## 設問一覧:
a: 「フランク三浦」問題に関する記事に基づき、次の問いに答えてください。
(i) スイスの高級時計に対するパロディ時計の名称は何ですか。
(ii) 知財高裁の判決は何月何日に出されましたか。
(iii) その判決で逆転勝訴したのはどちら側ですか。
b: 「フランク三浦」問題に関する記事を、最後に示された文の後から再開して書き進めてください。
*** 抽出本文 ***
「フランク三浦」問題〜パロディは、徹底的に遊ぶべし♪

ネットニュースで、この春注目を集めたのが、スイスの高級時計「フランク ミュラー®」vsパロディ時計「フランク三浦®」の事件。

ミュラー社は「フランク三浦」の商標登録に対し、「“ミュラー”へのただ乗り」だとして無効審判請求を行い、特許庁では登録無効の審決を下したものの審決取消訴訟に至り、4月12日の知財高裁の判決で、フランク三浦側が逆転勝訴した。このポイントとなったのが出所混同のおそれがあるか否か。そして「ただ乗り」(=フリーライド)であるかどうかだった。
*** 収録資料 ***
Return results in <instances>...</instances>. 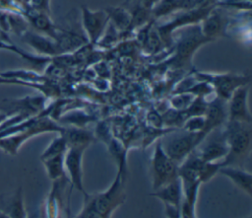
***
## 設問別解答:
a:
(i) フランク三浦
(ii) 4月12日
(iii) フランク三浦側

b:
a7

 

 

「フランク三浦」はかねてから「謎の天才時計師 フランク三浦」の物語を設定。「『デザイン・ノリ・低価格』を追求したパロディーウォッチ」(三浦一族HPより)とあらかじめアピールし、手描き文字風の「フランク三浦」のロゴも目立つように配置。さらに、5000円前後の「三浦」と100万円超の「ミュラー」では、「混同するとは到底考えられない」という結果となった。

商品のパロディのみならず、モノマネ芸人においても、実は、同じような課題をはらんでいる。モノマネ芸人は、本家タレントの著名度に乗っかっている部分はある。商標の「ただ乗り」では、著名商標の信用を希釈化してしまうという問題が発生するが、明らかに違うものであるという前提があれば、逆に本家の芸を再認識させるきっかけにもなりうる。芸人のモノマネを楽しむ人が、本家と混同して公演に足を運ぶことはまずないだろう。本家が公認していればなおさらというわけだ。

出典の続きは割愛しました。